→ BEREITGESTELLTER AUSZUG:
>>>

Schon länger berichten Tageszeitungen wie «Bund» oder BZ kaum noch aus der Gemeinde für die Gemeinde (oder aus dem Verein für den Verein). Früher machte solche akteursnahe Berichterstattung einen Grossteil des Lokalteils einer Zeitung aus.

Heute versuchen die Redaktionen Phänomene von allgemeinem Interesse herauszudestillieren und so ein breiteres Publikum anzusprechen als nur die unmittelbar Betroffenen.

Anstatt aus sieben Gemeindeversammlungen je eine Kurznachricht zu bringen zum Thema Kunstrasen auf dem Sportplatz, erklären sie mit einem einzigen grossen Hintergrundartikel, was es mit dem Trend zum Plastikbelag auf sich hat. Im Idealfall lässt sich so mit weniger Aufwand ein grösseres Publikum erreichen; der Traum jedes renditebewussten Medienunternehmens.

Nun dreht Tamedia weiter an der Schraube und will die Region vor allem aus einer nationalen Perspektive anschauen. Das wäre kein Problem, wenn es starke Akteure gäbe, die hier entgegenhalten und auch weiterhin aus der Region und für die Region berichten. Zum Beispiel die SRG. Die soll nach Meinung der Verleger das machen, was Private nicht (mehr) tun.

Mit den Regionaljournalen pflegt das Schweizer Radio SRF einen Journalismus aus der Region und für die Region.

Doch in der Online-Berichterstattung schlägt SRF den gleichen Weg ein wie Tamedia.

So schaffte SRF im letzten Herbst die regionalen Ressorts auf der Website srf.ch ab mit der Begründung, die Nutzung sei zu bescheiden. Stattdessen können die Regionalredaktionen nun vermehrt Meldungen auf der Hauptseite SRF News platzieren und so ein breiteres Publikum ansprechen. Das funktioniert aber nur mit Themen, die überregional interessieren.

Der Strategiewechsel stösst SRG-intern und bei der Politik auf Kritik. Während eine Mehrheit der lokalen Trägerschaften im Vorfeld das Vorgehen von Schweizer Radio und Fernsehen SRF unterstützte, halten sie es inzwischen für problematisch. SRF müsse sich nicht nur nach nationalen Quoten, sondern auch nach regionaler Relevanz ausrichten, hielten die Programmkommissionen von fünf Deutschschweizer SRG-Trägerschaften kürzlich fest. Sie befürchten zudem eine weitere Marginalisierung der Regionalinformationen und regen darum an, «den Strategiewechsel zu überdenken». Ähnlich lautende Bedenken haben auch die Parlamente und Regierungen beider Basel bei zuständigen Stellen von SRF deponiert.

Bewirken wird diese Kritik wenig; genauso wenig, wie die ergebnislos verhallten Appelle, Tamedia möge doch die Redaktionen von «Bund» und BZ nicht zusammenlegen. Wer etwas an der Situation ändern will, muss das Heft schon selbst in die Hand nehmen.


«Keine Konkurrenz auf Augenhöhe»

<<<

→ EXTRAHIERTES MATERIAL:
>>>

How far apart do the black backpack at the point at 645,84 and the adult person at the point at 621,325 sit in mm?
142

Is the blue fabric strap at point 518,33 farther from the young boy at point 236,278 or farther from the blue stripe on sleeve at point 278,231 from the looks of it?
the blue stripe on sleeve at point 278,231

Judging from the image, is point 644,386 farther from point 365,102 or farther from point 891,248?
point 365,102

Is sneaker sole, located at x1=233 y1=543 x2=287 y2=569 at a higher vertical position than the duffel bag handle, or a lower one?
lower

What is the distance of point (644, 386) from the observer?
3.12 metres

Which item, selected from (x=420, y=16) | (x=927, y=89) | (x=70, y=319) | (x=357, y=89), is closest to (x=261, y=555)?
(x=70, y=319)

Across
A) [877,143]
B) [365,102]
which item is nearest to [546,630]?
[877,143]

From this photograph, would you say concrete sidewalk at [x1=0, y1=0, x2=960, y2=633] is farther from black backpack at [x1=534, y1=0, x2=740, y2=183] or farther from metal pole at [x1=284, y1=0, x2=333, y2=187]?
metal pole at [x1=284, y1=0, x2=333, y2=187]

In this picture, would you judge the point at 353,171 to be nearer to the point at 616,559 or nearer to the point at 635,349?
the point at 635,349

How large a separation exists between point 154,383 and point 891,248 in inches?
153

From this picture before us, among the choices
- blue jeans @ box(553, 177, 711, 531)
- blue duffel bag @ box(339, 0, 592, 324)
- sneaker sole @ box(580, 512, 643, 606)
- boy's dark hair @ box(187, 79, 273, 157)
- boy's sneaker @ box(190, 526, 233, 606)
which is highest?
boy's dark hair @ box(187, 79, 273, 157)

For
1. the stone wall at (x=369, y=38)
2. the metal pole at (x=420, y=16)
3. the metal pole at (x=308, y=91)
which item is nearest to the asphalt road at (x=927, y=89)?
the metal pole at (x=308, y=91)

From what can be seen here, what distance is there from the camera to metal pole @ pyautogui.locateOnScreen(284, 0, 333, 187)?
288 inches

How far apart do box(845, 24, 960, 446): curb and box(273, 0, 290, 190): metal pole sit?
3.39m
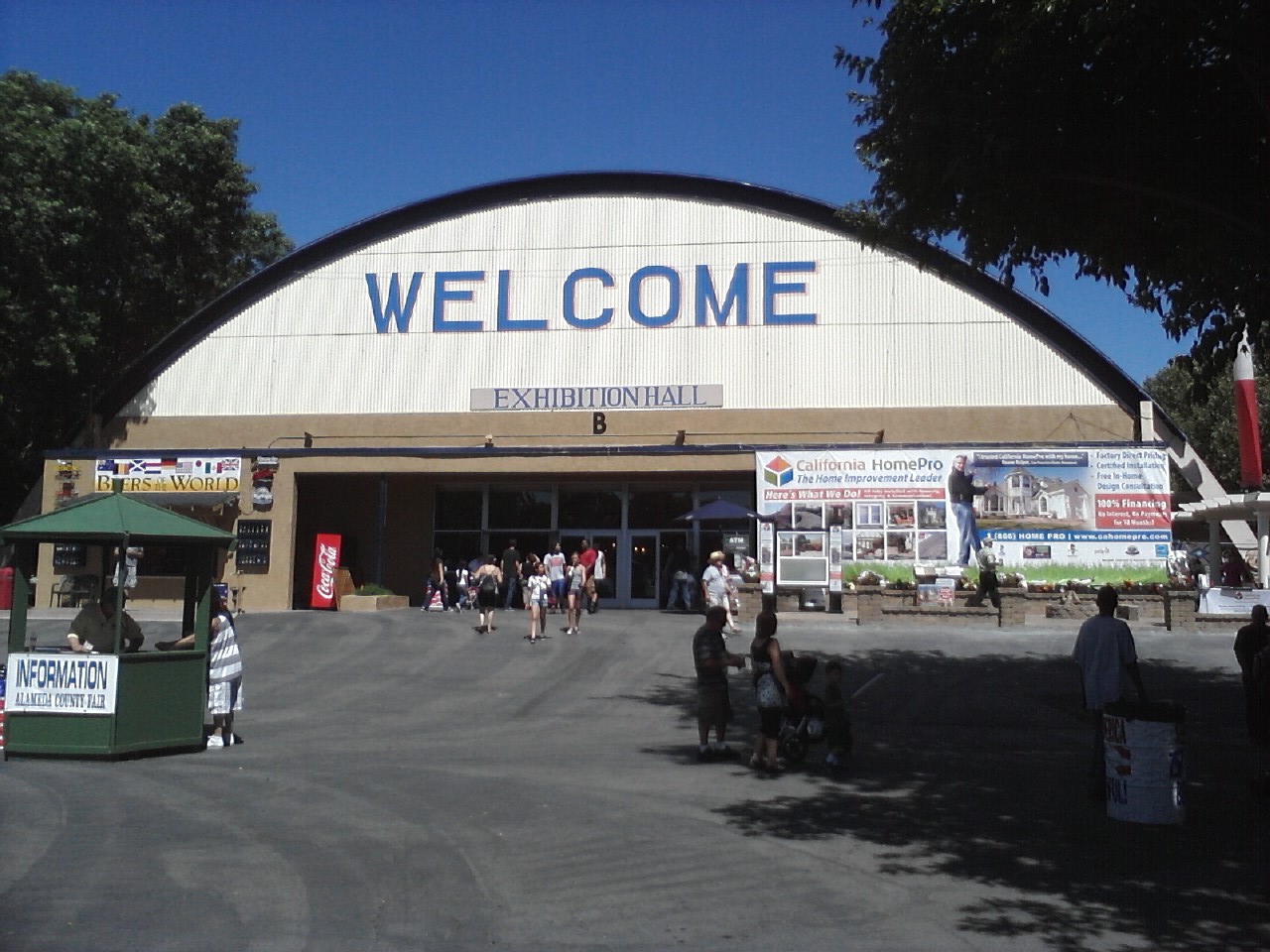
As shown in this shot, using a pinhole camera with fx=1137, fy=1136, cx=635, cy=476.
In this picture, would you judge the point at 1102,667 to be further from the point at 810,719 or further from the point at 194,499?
the point at 194,499

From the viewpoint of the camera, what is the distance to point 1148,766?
28.9 ft

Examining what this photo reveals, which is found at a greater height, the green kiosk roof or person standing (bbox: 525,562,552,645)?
the green kiosk roof

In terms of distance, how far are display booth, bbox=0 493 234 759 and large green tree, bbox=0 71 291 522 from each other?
68.1 feet

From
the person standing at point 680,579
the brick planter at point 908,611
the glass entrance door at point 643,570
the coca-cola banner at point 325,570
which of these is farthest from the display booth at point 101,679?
the glass entrance door at point 643,570

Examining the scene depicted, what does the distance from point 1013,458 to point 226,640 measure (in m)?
19.2

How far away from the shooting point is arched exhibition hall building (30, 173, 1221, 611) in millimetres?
27250

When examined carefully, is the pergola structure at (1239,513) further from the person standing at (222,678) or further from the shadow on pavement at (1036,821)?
the person standing at (222,678)

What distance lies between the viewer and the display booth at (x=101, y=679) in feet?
38.1

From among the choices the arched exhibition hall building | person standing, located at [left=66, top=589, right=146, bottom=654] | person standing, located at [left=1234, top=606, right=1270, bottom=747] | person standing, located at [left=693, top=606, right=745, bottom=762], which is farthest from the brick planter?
person standing, located at [left=66, top=589, right=146, bottom=654]

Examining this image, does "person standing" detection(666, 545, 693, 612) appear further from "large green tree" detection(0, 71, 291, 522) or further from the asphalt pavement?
"large green tree" detection(0, 71, 291, 522)

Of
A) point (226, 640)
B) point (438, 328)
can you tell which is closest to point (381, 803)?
point (226, 640)

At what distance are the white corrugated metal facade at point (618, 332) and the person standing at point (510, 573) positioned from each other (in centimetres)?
497

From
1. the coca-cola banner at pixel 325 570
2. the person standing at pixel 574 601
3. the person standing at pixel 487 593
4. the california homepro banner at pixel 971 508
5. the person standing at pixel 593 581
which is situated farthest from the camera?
the coca-cola banner at pixel 325 570

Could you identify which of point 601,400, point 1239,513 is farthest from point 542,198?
point 1239,513
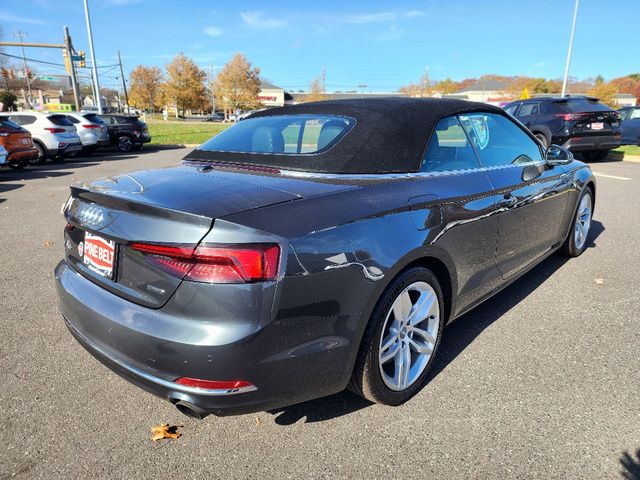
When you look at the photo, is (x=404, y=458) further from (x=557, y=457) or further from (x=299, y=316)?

<<<

→ AUFGABENBESCHREIBUNG:
Entscheiden Sie für jede Aussage, ob sie mit dem Auszug zur regionalen Berichterstattung übereinstimmt, und belegen Sie Ihr Ja oder Nein mit den entscheidenden Worten des Auszugs als wörtlichem Zitat.
1. SRF hat im letzten Herbst die regionalen Ressorts auf seiner Website abgeschafft.
2. Schon im Vorfeld lehnte eine Mehrheit der lokalen Trägerschaften das Vorgehen von SRF ab.
3. Die Programmkommissionen von sieben Deutschschweizer SRG-Trägerschaften haben sich kritisch geäußert.
Das Material steht für sich und hat keinen Bezug zum Auszug.

→ ERWARTETE AUSGABE:
1. Ja: «So schaffte SRF im letzten Herbst die regionalen Ressorts auf der Website srf.ch ab»
2. Nein: «Während eine Mehrheit der lokalen Trägerschaften im Vorfeld das Vorgehen von Schweizer Radio und Fernsehen SRF unterstützte»
3. Nein: «hielten die Programmkommissionen von fünf Deutschschweizer SRG-Trägerschaften kürzlich fest»